▶ **A fazer**: Continue o texto sobre a ação da polícia que impediu o debate da transposição do Rio São Francisco, começando logo depois da última frase.

17/02/2005

Informe nº 651

AÇÃO DA POLÍCIA DE PERNAMBUCO IMPEDE DEBATE SOBRE A TRANSPOSIÇÃO DO RIO SÃO FRANCISCO


 


Estava marcada para hoje (17) uma reunião sobre o projeto de transposição do Rio São Francisco, com a participação do Ministério da Integração Nacional, proponente do projeto, dos povos Truká e Tumbalalá, e da prefeitura do município de Cabrobó, situado a 630 km de Recife. O encontro, que aconteceria em Cabrobó, não ocorreu. Desde a manhã, a Polícia Militar de Pernambuco, através da Ciosac (Companhia Independente de Operações e Sobrevivência em Área de Caatinga), estava na ponte que fica entre a terra Truká e a cidade de Cabrobó, separadas pelo Rio São Francisco.


 


Segundo as lideranças indígenas e a prefeitura de Cabrobó, a polícia revistou e exigiu os documentos dos indígenas que tentavam chegar à cidade. A polícia só deixou o local depois da intervenção de um deputado estadual.

▶ **Linhas de dados**:
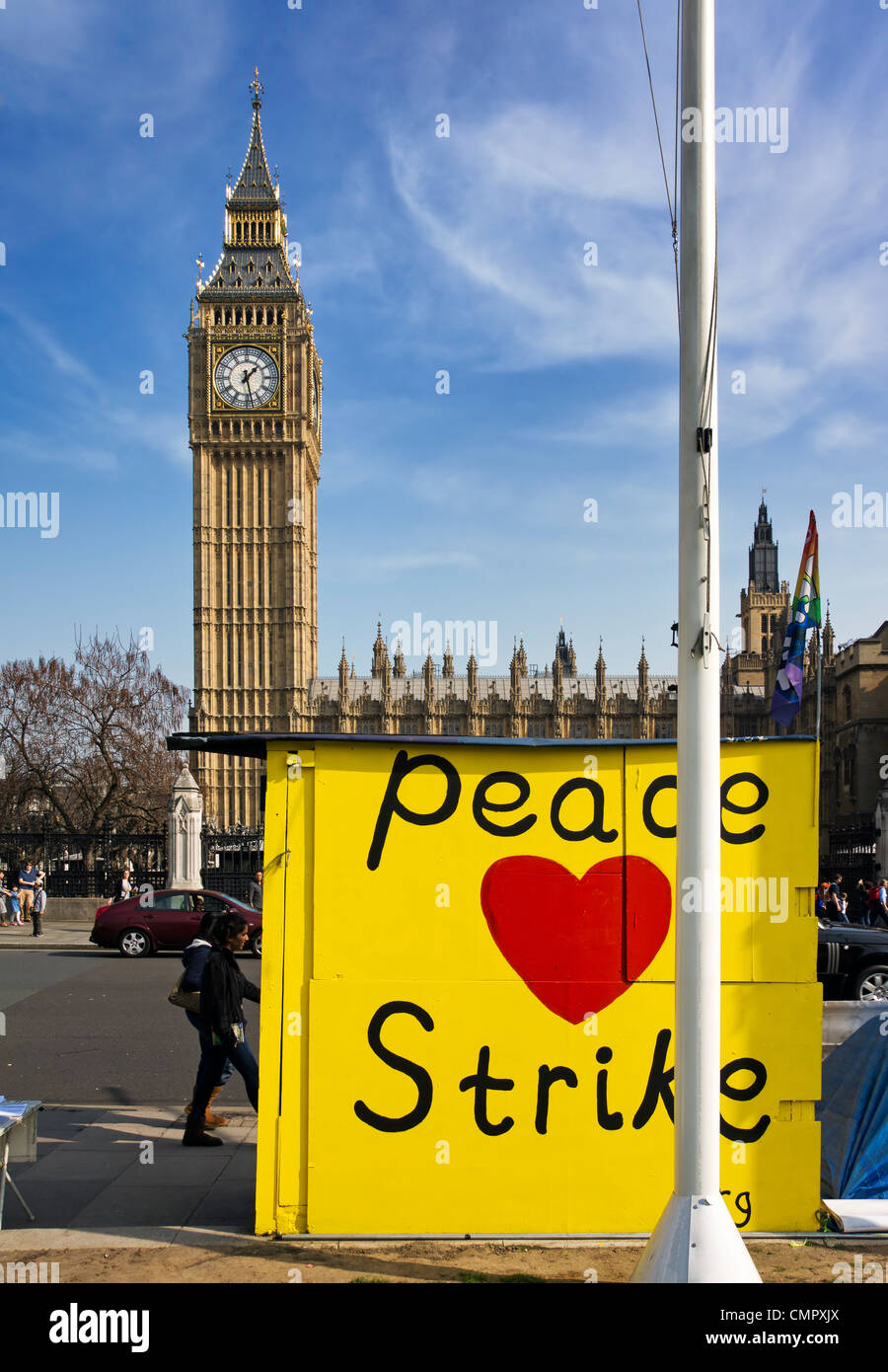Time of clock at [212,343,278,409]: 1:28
---
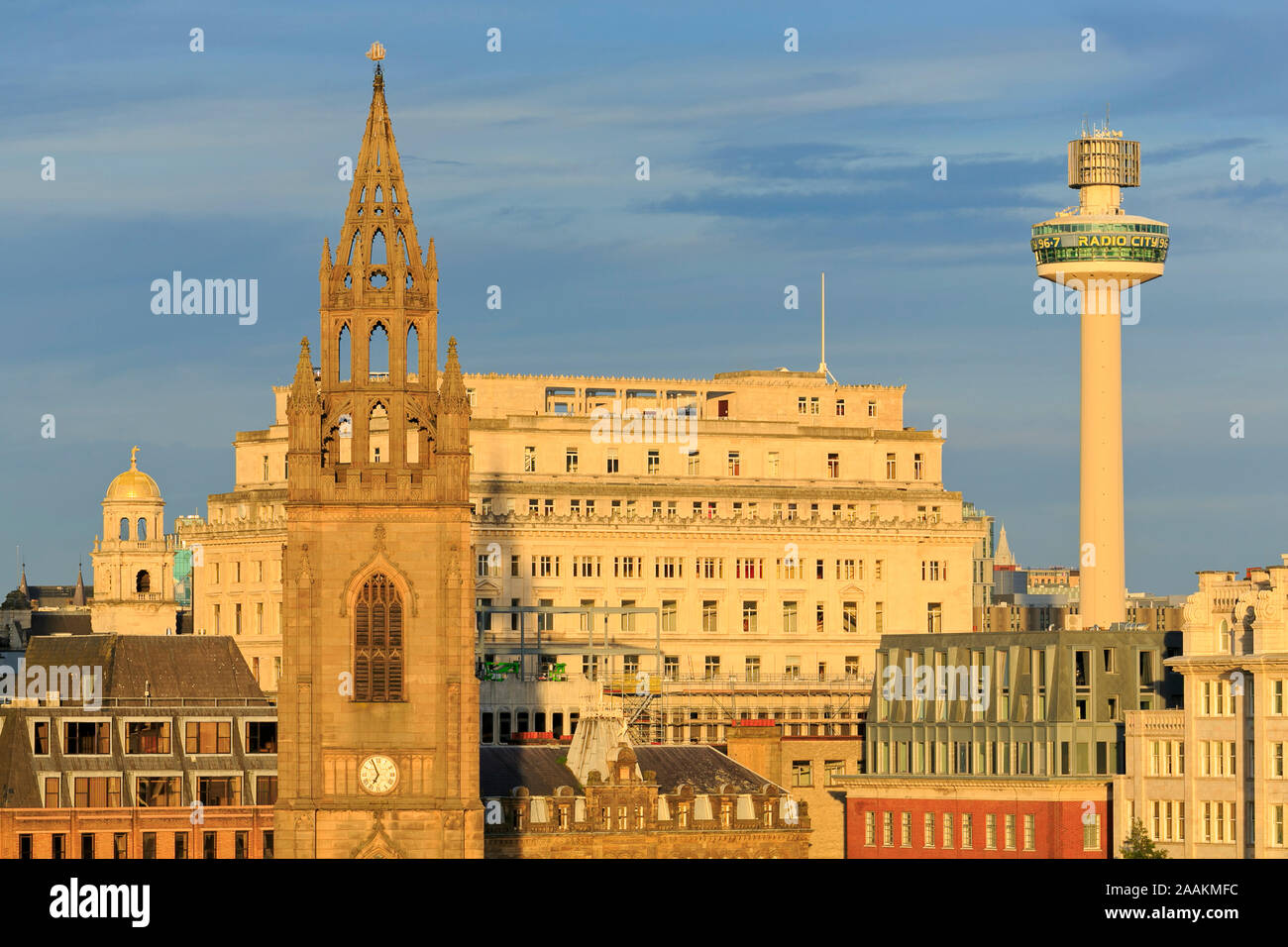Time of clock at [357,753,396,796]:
...
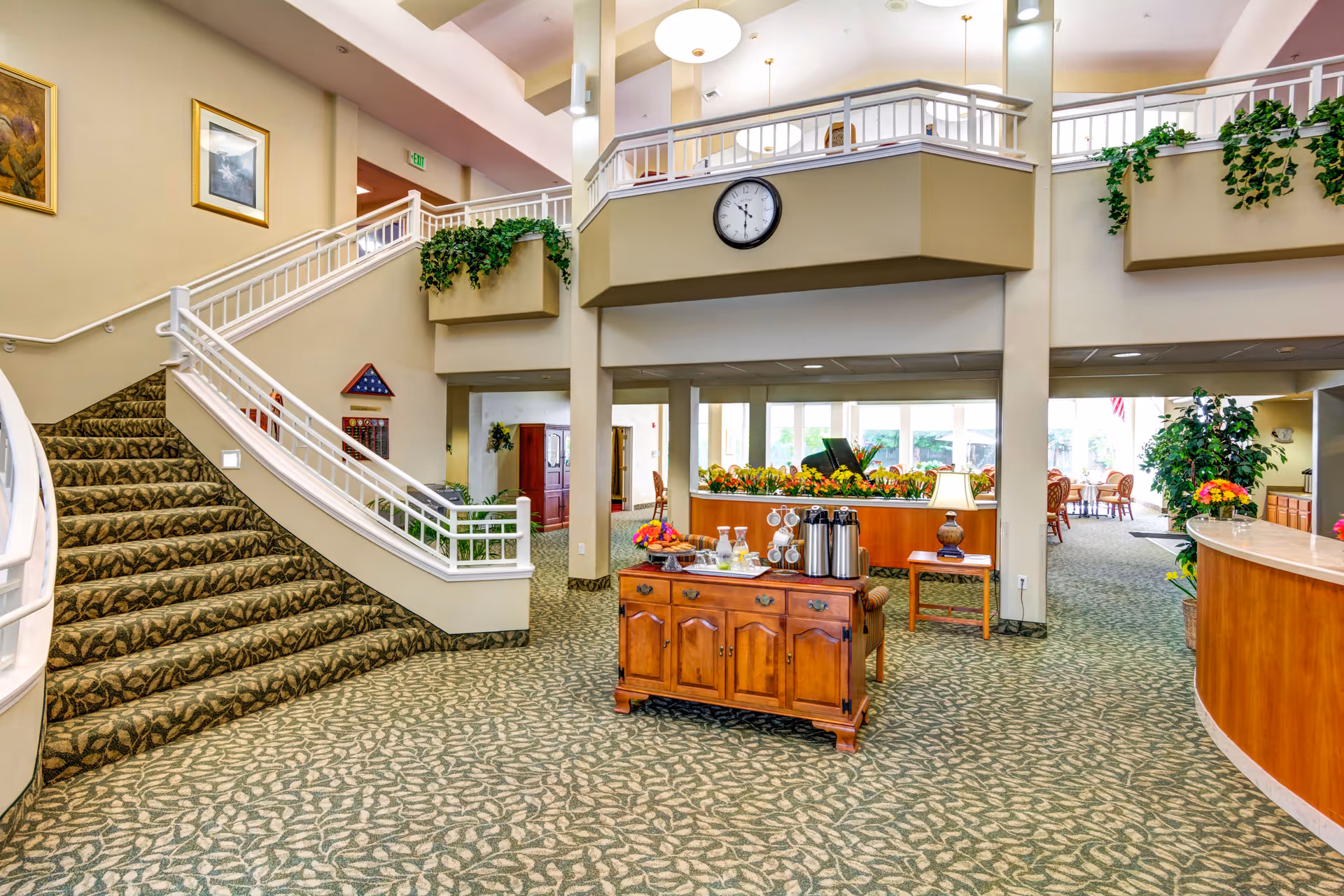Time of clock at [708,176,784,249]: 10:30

▶ **Resultado do exercício**:
 


Na noite de ontem a TV Grande Rio, afiliada local da Rede Globo, veiculou reportagem dizendo que a reunião seria cancelada por falta de segurança. O cacique Truká, Aurivan dos Santos, afirma que “outros índios que estavam no local onde aconteceria a reunião disseram que também lá tinha muitos policiais”. Para a liderança Truká, “o que eles querem é criar a imagem de que o povo está sendo intransigente. Mas nós queremos fazer o debate”. 


 


Os cerca de 250 indígenas que iriam à reunião decidiram não ir até a cidade. Em solidariedade a prefeitura de Cabrobó optou por cancelar o encontro.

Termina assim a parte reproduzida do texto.